Writes Greenwald: “The Obama DOJ (Department of Justice) only deigned to allow Ghailani a trial because it was convinced it was guaranteed of a conviction; had it not been so convinced, they would have simply sent him to a military commission or held him without charges of any kind, as they’re doing to multiple other detainees against whom they don’t believe they can win in a real court.”

Now dig this about “American values.” Did you know, as Greenwald accurately writes, that “the administration has already asserted what it calls ‘post-acquittal detention power’: namely, the power to continue imprisoning anyone as an ‘enemy combatant’ under the law of war even if they charge that person with crimes and lose in court”?

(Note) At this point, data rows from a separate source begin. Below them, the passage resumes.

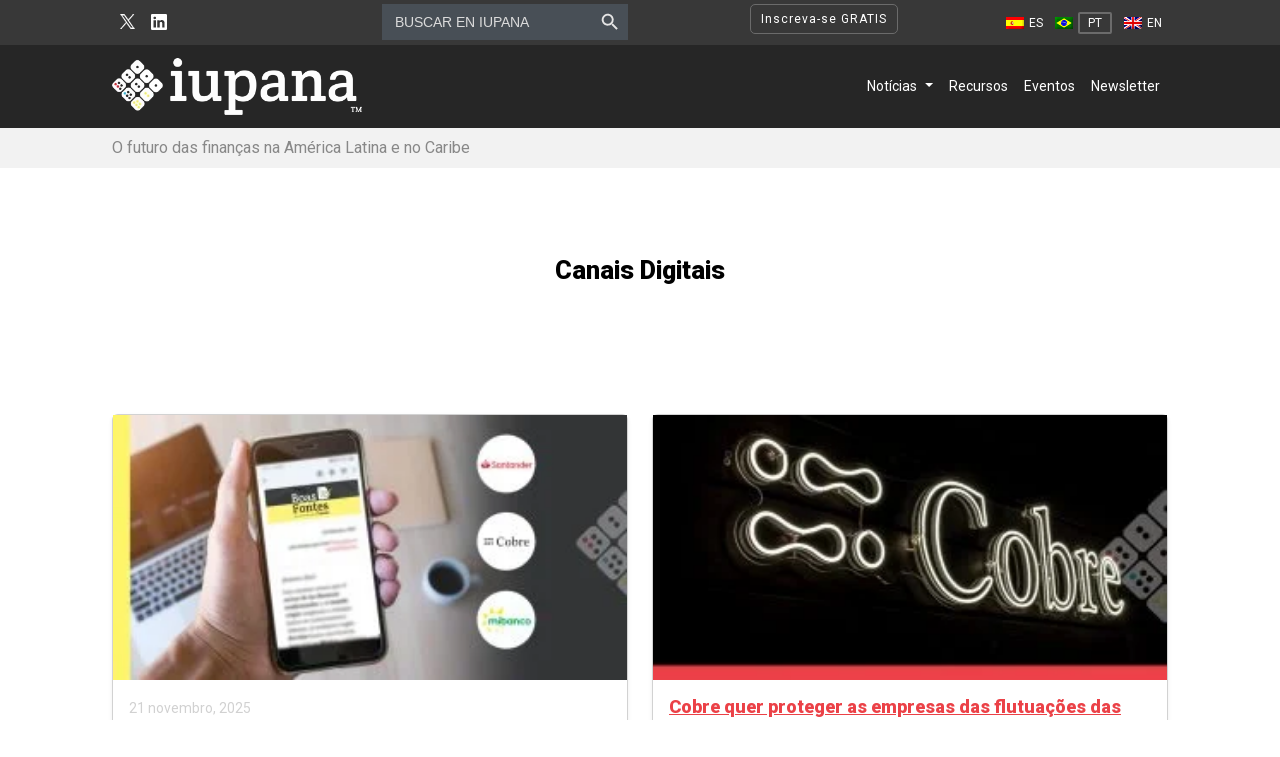

--- FILE ---
content_type: application/javascript
request_url: https://iupana.com/wp-content/plugins/divi-image-helper/assets/js/script.min.js?ver=1.0.7
body_size: 648
content:
window.PACDIH=window.PACDIH||{},function(o){"use strict";const i=".pac_dih__image_details";PACDIH.init=function(){PACDIH.imageSwap(),PACDIH.imageEditURL(),PACDIH.moduleLink(),PACDIH.moduleLightBox()},PACDIH.imageSwap=function(){let n=pac_dih_obj.isSSL;o.each(o(".et_pb_image"),function(t,e){let i=o(e),a=i.data("hover-img-src");if(void 0!==a&&""!==a){let t=i.find(".et_pb_image_wrap > img").attr("src");n&&(a=a.replace("http://","https://"),t=t.replace("http://","https://")),i.mouseover(function(){i.find(".et_pb_image_wrap > img").attr("src",a),i.find(".et_pb_image_wrap > img").attr("srcset",a)}).mouseout(function(){i.find(".et_pb_image_wrap > img").attr("src",t),i.find(".et_pb_image_wrap > img").attr("srcset",t)})}})},PACDIH.moduleLink=function(){document.querySelectorAll(i).forEach(function(t){var e;null!==t&&"a"===t.previousElementSibling.nodeName.toLowerCase()&&(document.querySelector(i).setAttribute("style","cursor: pointer"),(e=document.createElement("a")).setAttribute("href",t.previousElementSibling.getAttribute("href")),e.setAttribute("target",t.previousElementSibling.getAttribute("target")??"_self"),t.parentNode.insertBefore(e,t),e.appendChild(t))})},PACDIH.moduleLightBox=function(){jQuery.each(o(i),function(t,e){0<o(e).parent().find("a.et_pb_lightbox_image").length&&o(e).on("click",function(t){t.preventDefault(),jQuery(this).prev().magnificPopup({mainClass:"mfp-fade",zoom:{enabled:!0,duration:500},type:"image"}).magnificPopup("open")})})},PACDIH.imageEditURL=function(){o(document).on("DOMNodeInserted",".media-modal",function(){var t=o("ul.attachments").find("li.selected");0<t.length&&void 0!==(t=t.data("id"))&&""!==t&&(t=`<a target="_blank" href='${window.ETBuilderBackendDynamic.site_url}/wp-admin/post.php?post=${t}&action=edit' class="pac_dih_attachment_edit_url">${pac_dih_obj.editAttachmentLabel}</a>`,o(".pac_dih_attachment_edit_url").remove(),o(o(".et-fb-option--upload").get(0)).append(t))});let e=!1;o(document).on("DOMNodeInserted",".et-fb-modal__module-settings .et-fb-form__group",function(){setTimeout(function(){var t=window.ETBuilderBackendDynamic.pac_dih_attachment_edit_url;void 0!==t&&""!==t&&!1===e&&(t=`<a target="_blank" href='${t}' class="pac_dih_attachment_edit_url">${pac_dih_obj.editAttachmentLabel}</a>`,o(o(".et-fb-option--upload").get(0)).append(t),e=!0)},50)})},o(PACDIH.init)}(jQuery);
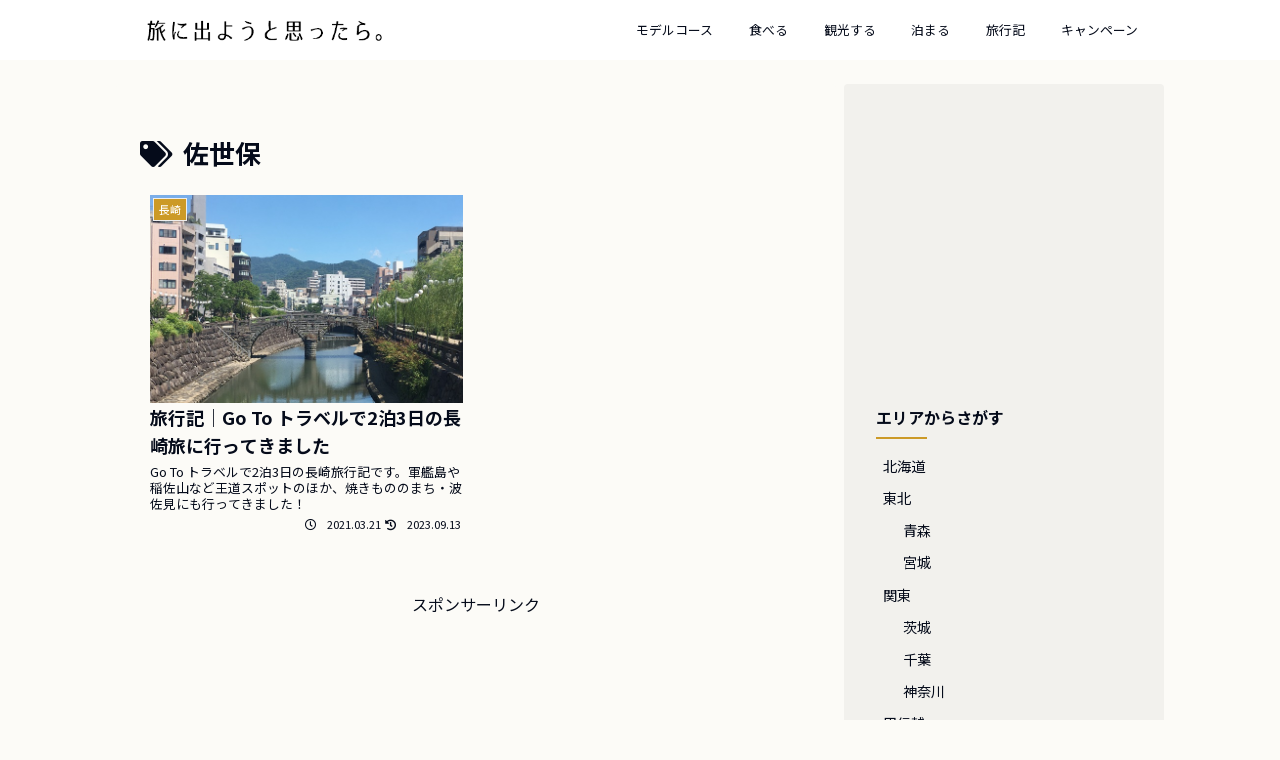

--- FILE ---
content_type: text/html; charset=utf-8
request_url: https://www.google.com/recaptcha/api2/aframe
body_size: 267
content:
<!DOCTYPE HTML><html><head><meta http-equiv="content-type" content="text/html; charset=UTF-8"></head><body><script nonce="ko8bxYPV7nHulZqi0ELTDw">/** Anti-fraud and anti-abuse applications only. See google.com/recaptcha */ try{var clients={'sodar':'https://pagead2.googlesyndication.com/pagead/sodar?'};window.addEventListener("message",function(a){try{if(a.source===window.parent){var b=JSON.parse(a.data);var c=clients[b['id']];if(c){var d=document.createElement('img');d.src=c+b['params']+'&rc='+(localStorage.getItem("rc::a")?sessionStorage.getItem("rc::b"):"");window.document.body.appendChild(d);sessionStorage.setItem("rc::e",parseInt(sessionStorage.getItem("rc::e")||0)+1);localStorage.setItem("rc::h",'1769707763816');}}}catch(b){}});window.parent.postMessage("_grecaptcha_ready", "*");}catch(b){}</script></body></html>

If Ghailani is acquitted and kept behind bars, so much for our “rule of law.”

Next week: Why it is constitutionally necessary to bring charged terrorists to trial in our civilian courts — as Judge Kaplan has demonstrated that his American values are the essence of why we are Americans. I’d very much like to know what a possible future Republican president as of 2012 will have to say about his or her faithfulness to our rule of law by contrast with the con games of Guantanamo Bay-style military commissions and military tribunes. And let’s hear from the tea partiers on what Judge Kaplan has done for America.